_Quoted text_
== == ==

Officials from WAPA, Main Street Power and Morgan Stanley cut the ribbon Wednesday, dedicating St. Thomas's solar plant.The V.I. Water and Power Authority dedicated its 4.2-megawatt solar facility on St. Thomas Wednesday during an emotional ceremony held on the site in Estate Donoe.

WAPA employees came dressed in green, which Executive Director Hugo Hodge Jr. said symbolized the authority’s continuous efforts to put “green power” on the grid.

“What you see behind you is historical,” Hodge said during the event. “We are now one of the first Caribbean islands that can say we’re no longer 100 percent dependent on fuel oil.”

In the summer of 2013, WAPA celebrated the groundbreaking of its first 4-megawatt solar facility in St. Croix’s Estate Spanish Town. Ground was broken on the Estate Donoe facility in May. Hodge said Wednesday that plans are in place to put another 6-megawatts on the big island, along with another four on St. Thomas.

“It’s a big future we have planned for the territory in the renewable arena,” Hodge added.

In 2012, WAPA publicly signed power purchase agreements with Toshiba International Corp., Lanco Virgin Islands and Sun Edison LLC to provide a combined 18 megawatts of solar energy between the two districts. Main Street Power, in conjunction with Morgan Stanley, later took over the St. Thomas project, which put thousands of solar panels on 33 acres of land that many project facilitators, engineers and WAPA officials said Wednesday was “challenging” to build on.

Despite the rough terrain, however, many were excited Wednesday to celebrate the completion of a “safe build” that put a total 17,960 panels on the ground.

== == ==

_Supplied information_
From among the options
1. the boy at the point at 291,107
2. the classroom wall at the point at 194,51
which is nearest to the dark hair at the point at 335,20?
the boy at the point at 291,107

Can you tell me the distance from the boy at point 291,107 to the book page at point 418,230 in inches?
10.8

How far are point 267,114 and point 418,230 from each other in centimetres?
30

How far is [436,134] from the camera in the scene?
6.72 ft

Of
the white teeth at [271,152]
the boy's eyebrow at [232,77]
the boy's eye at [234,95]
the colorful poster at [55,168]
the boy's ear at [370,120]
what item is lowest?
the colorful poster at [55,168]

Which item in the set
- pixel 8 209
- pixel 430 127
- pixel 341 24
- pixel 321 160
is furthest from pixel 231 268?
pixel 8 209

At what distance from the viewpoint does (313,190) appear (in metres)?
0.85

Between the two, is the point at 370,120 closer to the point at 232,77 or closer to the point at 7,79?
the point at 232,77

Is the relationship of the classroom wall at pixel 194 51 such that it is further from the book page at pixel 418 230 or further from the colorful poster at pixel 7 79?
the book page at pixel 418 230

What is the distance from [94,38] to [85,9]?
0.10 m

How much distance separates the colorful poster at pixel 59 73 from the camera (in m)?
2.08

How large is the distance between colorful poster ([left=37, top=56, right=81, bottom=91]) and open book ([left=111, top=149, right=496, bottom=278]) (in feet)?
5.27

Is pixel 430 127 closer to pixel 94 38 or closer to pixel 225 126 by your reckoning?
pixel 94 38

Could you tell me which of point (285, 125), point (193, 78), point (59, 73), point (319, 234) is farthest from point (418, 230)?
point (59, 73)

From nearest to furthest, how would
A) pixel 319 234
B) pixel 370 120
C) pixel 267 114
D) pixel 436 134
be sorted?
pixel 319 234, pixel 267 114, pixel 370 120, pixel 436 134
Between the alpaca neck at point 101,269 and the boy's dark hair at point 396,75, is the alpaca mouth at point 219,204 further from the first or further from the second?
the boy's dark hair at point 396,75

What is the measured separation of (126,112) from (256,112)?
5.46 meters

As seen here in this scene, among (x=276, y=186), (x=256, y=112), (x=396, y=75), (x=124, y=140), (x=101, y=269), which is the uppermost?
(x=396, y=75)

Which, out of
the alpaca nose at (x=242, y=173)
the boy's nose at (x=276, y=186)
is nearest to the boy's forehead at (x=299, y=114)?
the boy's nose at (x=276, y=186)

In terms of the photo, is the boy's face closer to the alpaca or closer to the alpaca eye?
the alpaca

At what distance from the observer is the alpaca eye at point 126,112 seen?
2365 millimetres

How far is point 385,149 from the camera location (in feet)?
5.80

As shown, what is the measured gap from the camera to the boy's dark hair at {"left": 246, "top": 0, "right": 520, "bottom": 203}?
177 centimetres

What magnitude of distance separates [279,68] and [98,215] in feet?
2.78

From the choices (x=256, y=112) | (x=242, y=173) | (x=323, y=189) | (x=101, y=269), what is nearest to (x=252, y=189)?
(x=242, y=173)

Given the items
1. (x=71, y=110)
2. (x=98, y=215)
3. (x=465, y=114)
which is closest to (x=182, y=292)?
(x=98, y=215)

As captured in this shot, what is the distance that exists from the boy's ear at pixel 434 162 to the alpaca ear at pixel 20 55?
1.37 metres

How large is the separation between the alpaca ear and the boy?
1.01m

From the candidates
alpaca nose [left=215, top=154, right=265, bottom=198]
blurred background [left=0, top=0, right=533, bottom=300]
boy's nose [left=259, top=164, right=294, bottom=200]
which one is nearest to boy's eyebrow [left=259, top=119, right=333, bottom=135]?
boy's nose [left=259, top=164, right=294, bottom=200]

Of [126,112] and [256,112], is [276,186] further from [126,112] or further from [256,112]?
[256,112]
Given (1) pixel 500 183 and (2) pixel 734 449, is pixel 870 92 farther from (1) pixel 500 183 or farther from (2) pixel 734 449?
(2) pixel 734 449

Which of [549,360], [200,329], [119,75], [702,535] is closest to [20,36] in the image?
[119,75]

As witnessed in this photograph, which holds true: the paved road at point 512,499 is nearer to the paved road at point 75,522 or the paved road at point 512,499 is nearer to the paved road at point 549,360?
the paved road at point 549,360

== == ==

_Jobs_
1/ Translate this sentence from the solar plant article into Spanish: "Ground was broken on the Estate Donoe facility in May."
2/ According to the solar plant article, how many panels did the St. Thomas build put on the ground?
3/ Carry the solar plant article forward from its last sentence.
The records have no connection to the solar plant article.

_Responses by task_
1/ La primera piedra de la instalación de Estate Donoe se colocó en mayo.

2/ A total of 17,960 panels.

3/
Wednesday’s ceremony was also a personal one for many WAPA employees, who Hodge said were coming off a weekend of hard work – involving the movement of additional propane storage tanks through the Sub Base area to a site above Krum Bay – and personal losses.

Hodge asked for a moment of silence during the ceremony in memory of Jama Rhymer, an employee within the Water Division, who died in a car accident over the weekend. Rhymer is the son of WAPA’s Chief Operating Officer Gregory Rhymer, who Hodge said was still out supervising the propane tank move while dealing with the loss.

“We have a lot of pain in the family,” Hodge said Wednesday, as he spoke about another employee who lost her daughter but came to work the next day to “serve the people of the Virgin Islands.”

“I don’t know that the public understands the dedication of our employees,” Hodge said, turning to authority staff sitting in the audience. “But to all of you in green, I love you, from the bottom of my heart.”